Venezuelans arrive in Arauquita, Colombia on March 21.
Photographer: Daniel Fernando Martinez Cervera / AFP / Getty Images
Photographer: Daniel Fernando Martinez Cervera / AFP / Getty Images
Deadly clashes between Venezuelan security forces and illegal armed groups have caused thousands of civilians to flee for security across the border into Colombia.
More than 3,100 Venezuelans have been “forced” to cross the border since fighting broke out this week, Colombia’s Foreign Ministry said in a Twitter message on Wednesday.
The violence, in the Venezuelan border state of Apure, continued on Wednesday with explosions at a tax office there and a National Guard checkpoint, human rights organization Fundaredes said. According to Fundaredes, the military fired at the militias from helicopters, while local media reported that a state-owned Corpoelec truck had been attacked.
Venezuela accused Colombia in a statement of support for the illegal activities of “criminal groups” at the border, including drug trafficking and illegal mining. President Nicolas Maduro’s government said these armed groups have attacked civilians, electrical and oil installations and have even placed landmines in the area.
Several illegal armed groups operate along stretches of the 2,250-kilometer border, often fighting to control human and cocaine trafficking routes. Disturbances and shortages caused by Venezuela’s socialist model often make for a lucrative trade in smuggling basic goods in both directions.
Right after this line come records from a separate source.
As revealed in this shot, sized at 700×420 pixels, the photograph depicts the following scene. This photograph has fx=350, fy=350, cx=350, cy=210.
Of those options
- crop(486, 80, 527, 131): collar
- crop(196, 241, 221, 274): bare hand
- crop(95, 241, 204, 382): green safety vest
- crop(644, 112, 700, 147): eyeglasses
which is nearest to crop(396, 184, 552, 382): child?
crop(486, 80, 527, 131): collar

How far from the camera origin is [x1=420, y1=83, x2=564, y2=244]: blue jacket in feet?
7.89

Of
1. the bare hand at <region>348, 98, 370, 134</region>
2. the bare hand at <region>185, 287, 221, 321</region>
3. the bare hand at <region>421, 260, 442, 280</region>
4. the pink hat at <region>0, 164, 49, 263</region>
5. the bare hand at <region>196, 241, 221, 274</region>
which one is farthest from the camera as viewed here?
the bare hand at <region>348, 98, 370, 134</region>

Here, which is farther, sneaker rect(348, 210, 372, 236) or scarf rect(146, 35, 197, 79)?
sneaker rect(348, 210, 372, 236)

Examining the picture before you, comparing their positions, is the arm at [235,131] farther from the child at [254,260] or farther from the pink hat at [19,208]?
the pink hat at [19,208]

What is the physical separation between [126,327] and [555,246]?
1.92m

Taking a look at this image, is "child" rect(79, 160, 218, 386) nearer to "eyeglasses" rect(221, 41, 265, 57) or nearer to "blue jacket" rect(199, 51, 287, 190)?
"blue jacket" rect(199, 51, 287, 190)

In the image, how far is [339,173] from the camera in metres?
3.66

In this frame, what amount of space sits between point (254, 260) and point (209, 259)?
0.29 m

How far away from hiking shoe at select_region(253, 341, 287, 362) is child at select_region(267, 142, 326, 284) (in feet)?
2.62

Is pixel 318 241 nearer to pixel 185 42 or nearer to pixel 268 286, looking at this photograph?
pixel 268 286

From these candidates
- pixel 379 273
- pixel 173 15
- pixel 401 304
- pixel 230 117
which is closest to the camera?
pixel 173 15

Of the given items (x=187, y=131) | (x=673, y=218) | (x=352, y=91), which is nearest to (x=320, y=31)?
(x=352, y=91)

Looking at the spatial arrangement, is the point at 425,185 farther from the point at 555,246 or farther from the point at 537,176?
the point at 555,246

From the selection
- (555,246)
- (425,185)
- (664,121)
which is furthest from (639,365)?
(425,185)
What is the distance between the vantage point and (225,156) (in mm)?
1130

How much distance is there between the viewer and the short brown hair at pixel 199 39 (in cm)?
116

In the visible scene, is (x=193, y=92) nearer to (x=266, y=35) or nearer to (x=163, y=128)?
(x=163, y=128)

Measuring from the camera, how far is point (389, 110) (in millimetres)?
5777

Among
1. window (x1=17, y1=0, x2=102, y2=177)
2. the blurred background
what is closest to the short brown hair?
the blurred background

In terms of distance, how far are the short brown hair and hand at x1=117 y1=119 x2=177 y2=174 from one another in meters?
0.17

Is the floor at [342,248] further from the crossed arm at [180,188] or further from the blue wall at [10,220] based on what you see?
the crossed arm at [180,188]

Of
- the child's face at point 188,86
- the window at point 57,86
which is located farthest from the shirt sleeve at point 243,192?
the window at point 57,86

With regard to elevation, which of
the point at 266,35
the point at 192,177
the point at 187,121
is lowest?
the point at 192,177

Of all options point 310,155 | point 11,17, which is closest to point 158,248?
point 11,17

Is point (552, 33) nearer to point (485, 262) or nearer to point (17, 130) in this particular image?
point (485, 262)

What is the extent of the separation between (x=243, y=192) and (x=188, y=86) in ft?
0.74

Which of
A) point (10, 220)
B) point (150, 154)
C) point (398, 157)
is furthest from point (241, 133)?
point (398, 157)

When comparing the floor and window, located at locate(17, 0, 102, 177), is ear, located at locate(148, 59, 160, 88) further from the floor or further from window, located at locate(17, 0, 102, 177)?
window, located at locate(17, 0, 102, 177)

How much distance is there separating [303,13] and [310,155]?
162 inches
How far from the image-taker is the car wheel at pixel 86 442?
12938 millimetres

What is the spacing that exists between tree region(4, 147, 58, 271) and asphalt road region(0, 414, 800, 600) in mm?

At least three people had died in the fighting Monday, Venezuelan defense minister Vladimir Padrino said. Two were soldiers and one was the leader of an illegal group, he said. The military has destroyed six camps used by the groups and detained 32 people, Padrino said Monday.
Marxist guerrillas from the Colombian National Liberation Army, or ELN, and several factions of FARC rebels who rejected the 2016 peace process with their government, are present on both sides of the border, according to Jeremy McDermott, co-founder of Insight Crime. tank that studies organized crime.
Several other organized crime groups, including the so-called Gulf Clan, are also active in the area, he said.
The authorities are not protecting the tradesmen who have lost “their crops, their livestock and their homes,” Luis Lippa, an opposition lawmaker in Apure, said in a telephone interview.
Nearly 2 million Venezuelans have moved to Colombia in recent years to escape hunger and chaos at home.